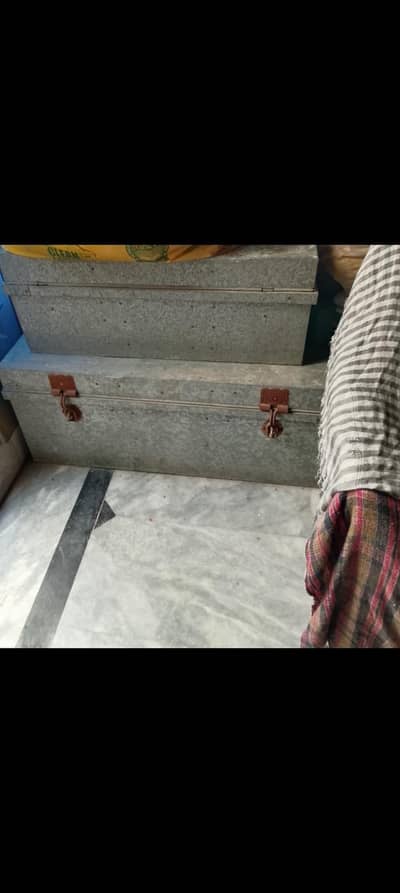 2 trunk for sale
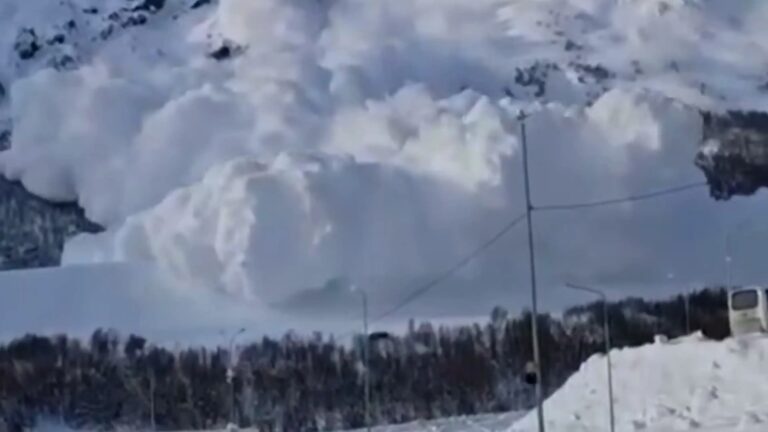 χιονοστιβάδα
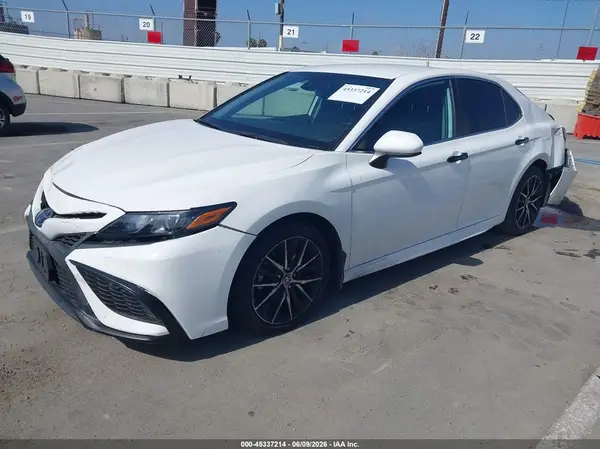 4T1G11AK3MU559585 2021 TOYOTA CAMRY - Image 2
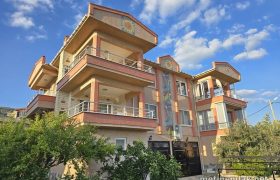 Altınoluk Merkezde Özel Yapım, Hamamlı ve Deniz Manzaralı 4+1 Villa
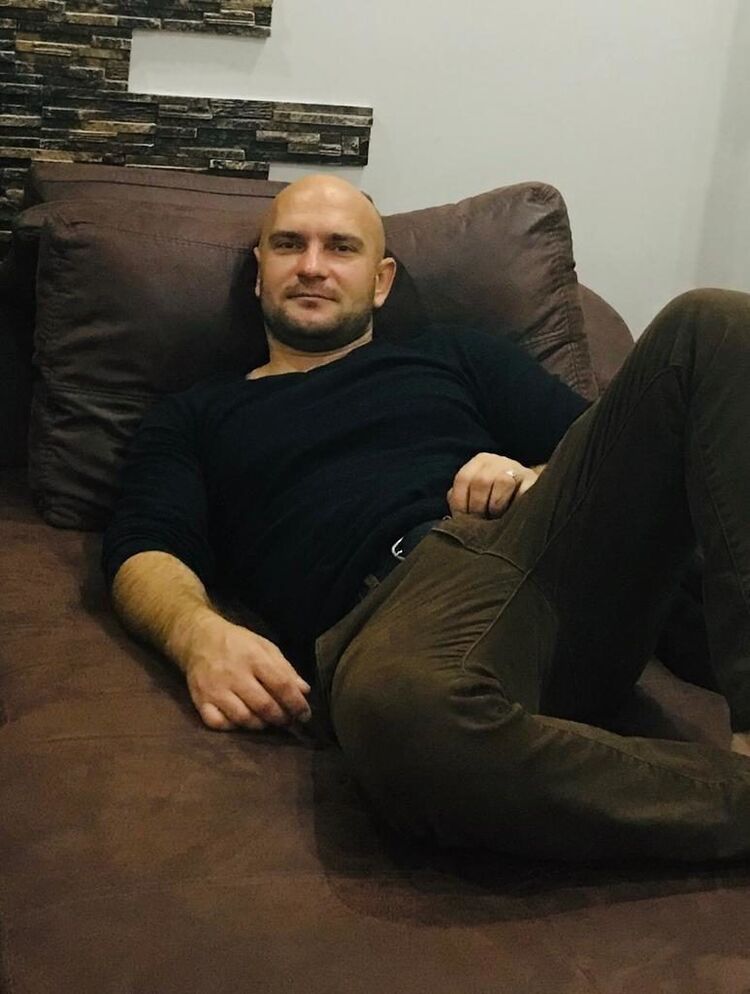  ,   Denis, 36 ,   ,   , c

====================

- **Exercise**: Copy out each caption in the data above word for word, without the pictures.

- **Task output**:
 2 trunk for sale
 χιονοστιβάδα
 4T1G11AK3MU559585 2021 TOYOTA CAMRY - Image 2
 Altınoluk Merkezde Özel Yapım, Hamamlı ve Deniz Manzaralı 4+1 Villa
  ,   Denis, 36 ,   ,   , c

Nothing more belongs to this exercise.